Gerard Mourou was invited to work at Lobachevsky University in 2010, under the grant program of the Russian Federation Government for state support of research under the guidance of leading scientists in Russian universities. In the framework of the megagrant, a laboratory for studying extreme light fields was established at the UNN.

According to Professor Mourou, extreme light is produced by lasers that allow one to achieve the power that is thousands of times higher than the total power of all electrical grids in the world. Scientists call extreme light a new tool in high energy physics that can be used to study the atomic structure of matter and vacuum.

“We take this superpower and focus it on a site smaller than the cross section of a human hair. We are trying to achieve the kind of power that could warm up the vacuum. Such a laser, for example, was used for proton therapy in cancer treatment,“ said Gerard Mourou.

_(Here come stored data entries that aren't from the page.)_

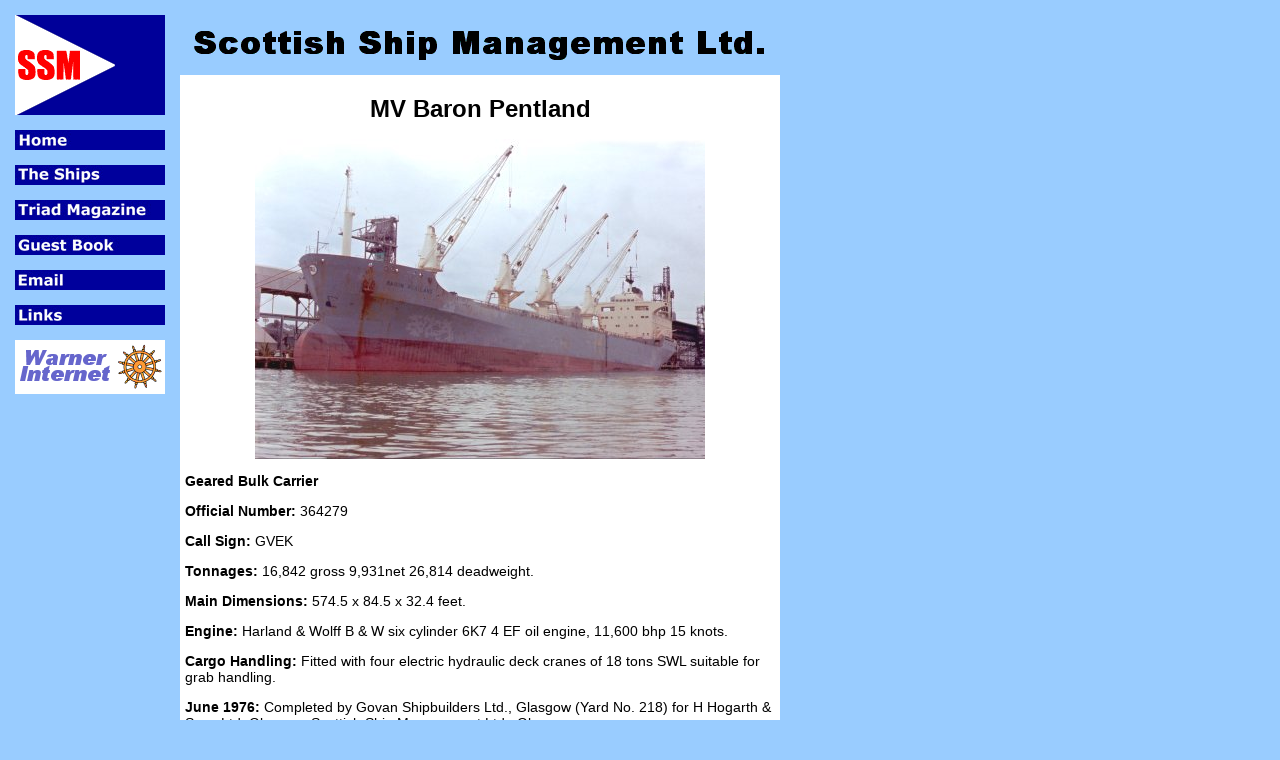

--- FILE ---
content_type: text/html
request_url: https://scottishshipmanagement.org/pentland.html
body_size: 1376
content:
<html>

<head>

<meta name="Author" content="Ian Warner">

<title>Baron Pentland</title>

<link href="SSM.css" rel="stylesheet" type="text/css">

</head>

<body topmargin=0 leftmargin=0 rightmargin=0 marginwidth=0 marginheight=0 bgcolor="#99ccff">

<table border=0 cellspacing=0 cellpadding=0 width=780>

  <tr>

    <td width=180 rowspan=2 align=center valign=top>

<!--Start Navigation-->

      <table border=0 cellspacing=0 cellpadding=0 width=180 align=center>

        <tr>

          <td align=center><img src="images/blank.gif" width=180 height=15 alt=""></td>

        </tr>

        <tr>

          <td align=center><img src="images/flag.gif" width=150 height=100 alt="Scottish Ship Management Flag"></td>

        </tr>

        <tr>

          <td align=center><img src="images/blank.gif" width=180 height=15 alt=""></td>

        </tr>

        <tr>

          <td align=center><a href="index.html"><img border=0 src="buttons/butt1.gif" width=150 height=20 alt=""></a></td>

        </tr>

        <tr>

          <td align=center><img src="images/blank.gif" width=180 height=15 alt=""></td>

        </tr>

        <tr>

          <td align=center><a href="ships.html"><img border=0 src="buttons/butt2.gif" width=150 height=20 alt=""></a></td>

        </tr>

        <tr>

          <td align=center><img src="images/blank.gif" width=180 height=15 alt=""></td>

        </tr>

        <tr>

          <td align=center><a href="crew.html"><img border=0 src="buttons/butt3.gif" width=150 height=20 alt=""></a></td>

        </tr>

        <tr>

          <td align=center><img src="images/blank.gif" width=180 height=15 alt=""></td>

        </tr>

        <tr>

          <td align=center><a href="guest.html"><img border=0 src="buttons/butt4.gif" width=150 height=20 alt=""></a></td>

        </tr>

        <tr>

          <td align=center><img src="images/blank.gif" width=180 height=15 alt=""></td>

        </tr>

        <tr>

          <td align=center><a href="mailto:ian@scottishshipmanagement.org"><img border=0 src="buttons/butt5.gif" width=150 height=20 alt=""></a></td>

        </tr>

        <tr>

          <td align=center><img src="images/blank.gif" width=180 height=15 alt=""></td>

        </tr>

        <tr>

          <td align=center><a href="links.html"><img border=0 src="buttons/butt6.gif" width=150 height=20 alt=""></a></td>

        </tr>

        <tr>

          <td align=center><img src="images/blank.gif" width=180 height=15 alt=""></td>

        </tr>

        <tr>

          <td align=center><a href="http://myweb.tiscali.co.uk/warnerinternet/"><img border=0 src="images/starboard.gif" width=150 height=54 alt="Warner Internet Design"></a></td>

        </tr>

        <tr>

          <td align=center><img src="images/blank.gif" width=180 height=15 alt=""></td>

        </tr>

      </table>

<!--End Navigation-->

    </td>

    <td valign=top width=600 height=75>

      <table border=0 cellpadding=0 cellspacing=0>

        <tr>

          <td><img src="images/blank.gif" width=600 height=15 alt=""></td>

        </tr>

        <tr>

          <td><img src="images/banner.gif" width=600 height=60 alt="Scottish Ship Management Ltd."></td>

        </tr>

      </table>

    </td>

  </tr>

  <tr>
     
    <td width=600 bgcolor="#ffffff">

      <table border=0 cellpadding=0 cellspacing=0>

        <tr>

          <td><img src="images/blank.gif" width=600 height=15 alt=""></td>

        </tr>

      </table>

      <table border=0 cellspacing=0 cellpadding=5>

        <tr>

          <td valign=top>

<!--Start of editable part of document-->

<h1 align=center>MV Baron Pentland</h1>

<p align=center><img src="images/pentland.jpg" width=450 height=320 alt="M.V. Baron Pentland">

<p><b>Geared Bulk Carrier</b>

<p><b>Official Number:</b> 364279

<p><b>Call Sign:</b> GVEK

<p><b>Tonnages:</b> 16,842 gross 9,931net 26,814 deadweight.

<p><b>Main Dimensions:</b> 574.5 x 84.5 x 32.4 feet.

<p><b>Engine:</b> Harland &amp; Wolff B &amp; W six cylinder 6K7 4 EF oil engine, 11,600 bhp  15 knots.

<p><b>Cargo Handling:</b> Fitted with four electric hydraulic deck cranes of 18 tons SWL suitable for grab handling.

<p><b>June 1976:</b> Completed by Govan Shipbuilders Ltd., Glasgow (Yard No. 218) for H Hogarth &amp; Sons Ltd.,Glasgow.
   Scottish Ship Management Ltd., Glasgow, managers.

<p><b>1983:</b> Sold, Apiomar S.A.  Greek flag, renamed EVANGELOS L.

<p><b>1991:</b>Sold, Government of the Peoples Republic of China.(Bureau of Maritime transport Administration - Shanghai
   Branch) Chinese flag, renamed HUA ZHEN.

<p><b>1999:</b> Owners became China Shipping (Group) Co. Name and flag retained.

<p><b>2012:</b> No longer updated by (LRF) IHSF since 14 June. Existence in doubt.

<p>The Baron Pentland had larger accommodation than the other Govan built ships as she was built for Australian service
and they had larger crews. This can be quite clearly seen from this photograph which was taken by I. Warner whilst alongside
at Gladstone, Qld. If anyone is wondering where the port lifeboat is, the photographer is standing in it!

<p align=center><a href="ships.html">Back</a>

<!--End of editable part of document-->

          </td>

        </tr>

      </table>

    </td>

  </tr>

</table>

</body>

</html>

--- FILE ---
content_type: text/css
request_url: https://scottishshipmanagement.org/SSM.css
body_size: 153
content:
body {
   font-family: Arial, Helvetica, sans-serif;
   font-size: 14px;
   color: #000000;
   background-color: #99ccff;
}

p {
   font-family: Arial, Helvetica, sans-serif;
   font-size: 14px;
   color: #000000;
}
 
li {
   list-style-type: none;
   line-height: 150%;
   list-style-image: url(../images/arrowSmall.gif);
}
 
h1 {
   font-family: Arial, Helvetica, sans-serif;
   font-size: 24px;
   font-weight: bold;
   color: #000000;
}
 
h2 {
   font-family: Arial, Helvetica, sans-serif;
   font-size: 16px;
   font-weight: bold;
   color: #000000;
   border-bottom: 1px solid #C6EC8C;
}

h3 {
   font-family: Arial, Helvetica, sans-serif;
   font-size: 18px;
   font-weight: bold;
   color: #000000;
}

Congratulations to Professor Gerard Mourou and our most sincere wishes of successful scientific and creative work!


Gerard Mourou was born in Albertville, France, in 1944. He completed a degree in physics from the University of Grenoble in 1967 followed by a PhD in 1973 from Paris VI. After his PhD, Mourou went to the University of Rochester in the US, before heading to the University of Michigan, Ann Arbor, where he became founding director of the Center for Ultrafast Optical Science in 1991. In 2004, Mourou returned to France to become director of the Laboratoire d’ Optique Appliquée at ENSTA-Ecole Polytechnique. The main work of Gerard Moore is associated with the development of laser systems that generate ultrashort pulses. In 1985, together with Donna Strickland, another 2018 Nobel Prize winner, he proposed a new technique for obtaining super-powerful laser pulses, amplification of chirped pulses. At the moment, this technique is the main one for obtaining femtosecond pulses. The use of this technique also made it possible to significantly increase the intensity of the generated laser pulses.